Tagebuch Skilager 4.Tag (2020)

Donnerstag, 30.01.2020

DSC02730Die Neuschneedecke wuchs über Nacht noch beträchtlich an. Gegen Morgen stellte Frau Holle ihre Sonderschicht ein. Mit der aufgehenden Sonne bot sich schon von den Balkonen unseres Hotels ein atemberaubender Blick auf die Tiroler Bergwelt. Wir waren alle ganz heiß auf unseren vierten Skitag. Geburtstagskind Nummer 2 unseres Skikurses, Emely Born, wurde mit Kerzen und einem Ständchen im Frühstücksraum begrüßt. Gut gestärkt ging es mit dem Skibus "Blaue Linie" in Richtung der Rosshütte. Dort dauerte es auch nicht lange, bis es nach der ersten Tour mit dem Schlepplift aus vollsten Kehlen "RWW, olé, ole, ole" den Berg hinabschallte - unser Begrüßungsritual zum Start in einen neuen Skitag. Eine entspannte Abfahrt wurde zum warm up genutzt, ehe es mit dem Sessellift wieder etwas höher hinauf ging. Entgegen dem Vortag fanden unsere Skijünger hier nahezu perfekte Bedingungen vor, schwangen sich erfolgreich von Kurve zu Kurve und zeigten ihr erlerntes skifahrerisches Können. Wir wollten aber noch höher hinaus. Mit einer Großseilbahn erreichten wir nach luftiger Fahrt die Bergstation (2045 m) auf dem Härmelekopf. Von hier oben bot sich ein atemberaubender Blick auf Seefeld und das Karwendelgebirge. Nach diversen "Fotoshootings" und "Schneeengeln" ging es wieder zurück nach unten, denn unsere Schüler brannten bereits darauf, wieder auf Skiern den Hang herunterzufahren. Hier zeigte sich bei vielen ein gesteigertes Selbstbewusstsein und deutlich mehr Sicherheit "auf den Brettern". Die Pausen wurden seltener und kürzer, Abfahrtshocken konnten häufiger beobachtet werden und die Schwünge insgesamt mutiger.

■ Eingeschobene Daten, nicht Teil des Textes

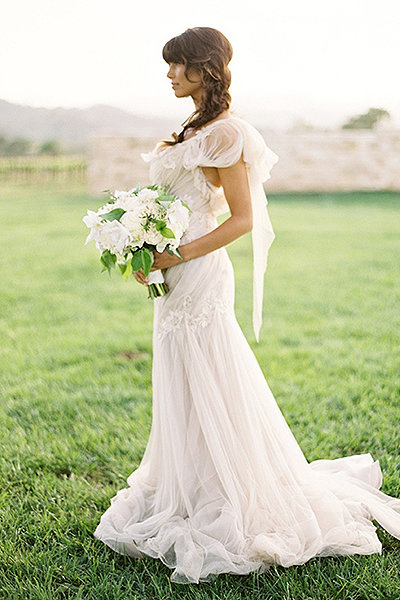 Декорировать платье в стиле Прованс идеально с помощью кружева
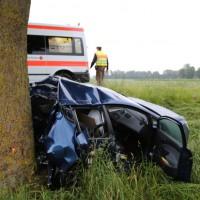 04-06-2014-unterallgaeu-benningen-hawangen-moosbacherkreuzung-unfall-pkw-baum-rettungsdienst-poeppel-new-facts-eu20140604_0001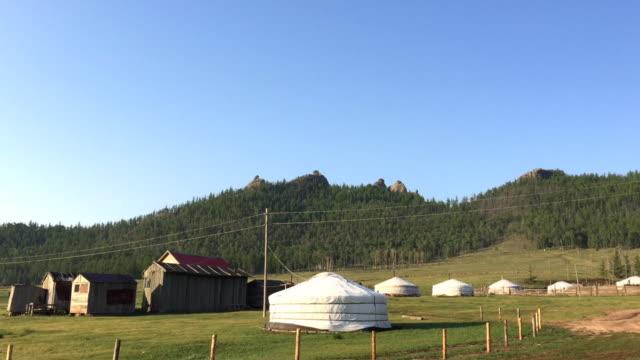 vídeos de stock e filmes b-roll de yurts at gorkhi-terelj national park mongolia - ulan bator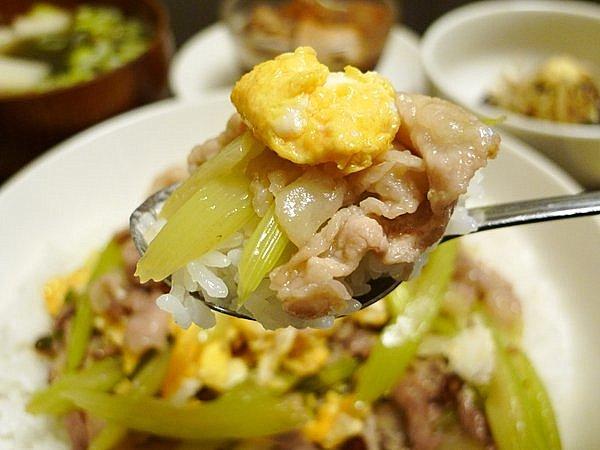豚肉と卵、セロリの炒め物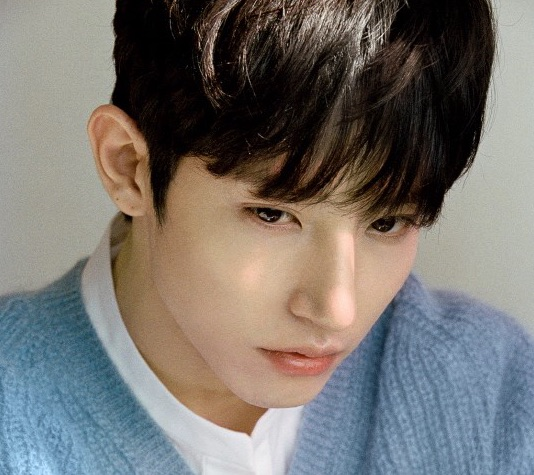 Lee Soo Hyuk se une oficialmente a YG Entertainment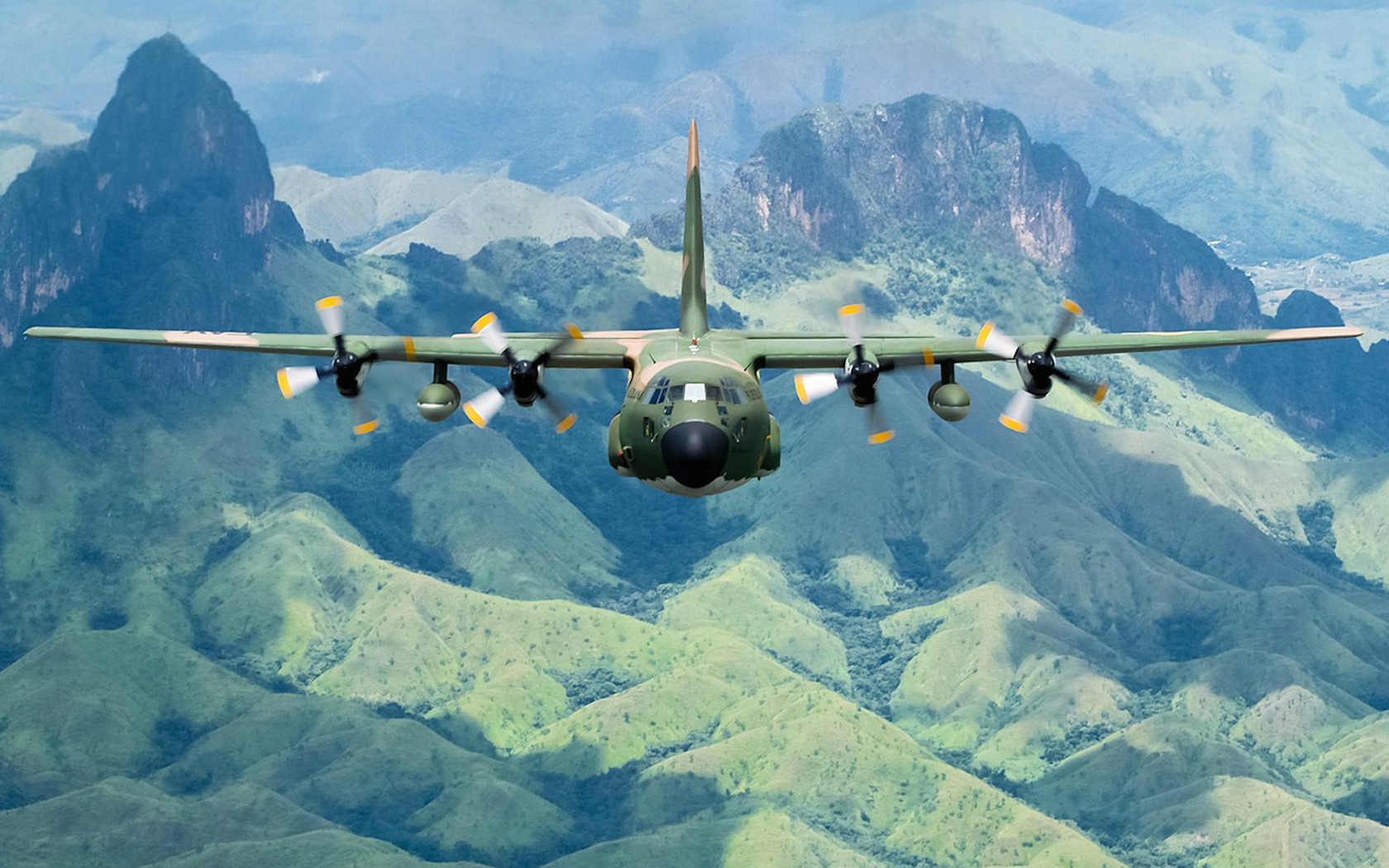 Download Lockheed C 130 Hercules wallpaper 1680x1050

Ein hier namentlich nicht erwähnter Knabe unserer Skijünger sorgte indes für stete Erheiterung und eine nette Anekdote am Rande, denn sein weiblicher "Fanclub" (diverse Siebtklässlerinnen aus unserem Hotel) begleitete ihn scheinbar überallhin. Am Lift, auf der Piste, auf der Hütte - überall wurde sein Name mit großer Begeisterung erwähnt, was alle Umstehenden köstlich amüsierte.

Am Ende des Tages stand für die überwiegende Mehrheit Teilnehmer eine rekordverdächtige Zahl an Abfahrten und Kilometern. Das herrliche Wetter wurde praktisch bis zum Sonnenuntergang ausgenutzt - die müden Beine durften sich dann im Hotel ausruhen und der Abend klang bei Kartenspielen, Billard oder einfach gemütlich auf den Zimmern aus.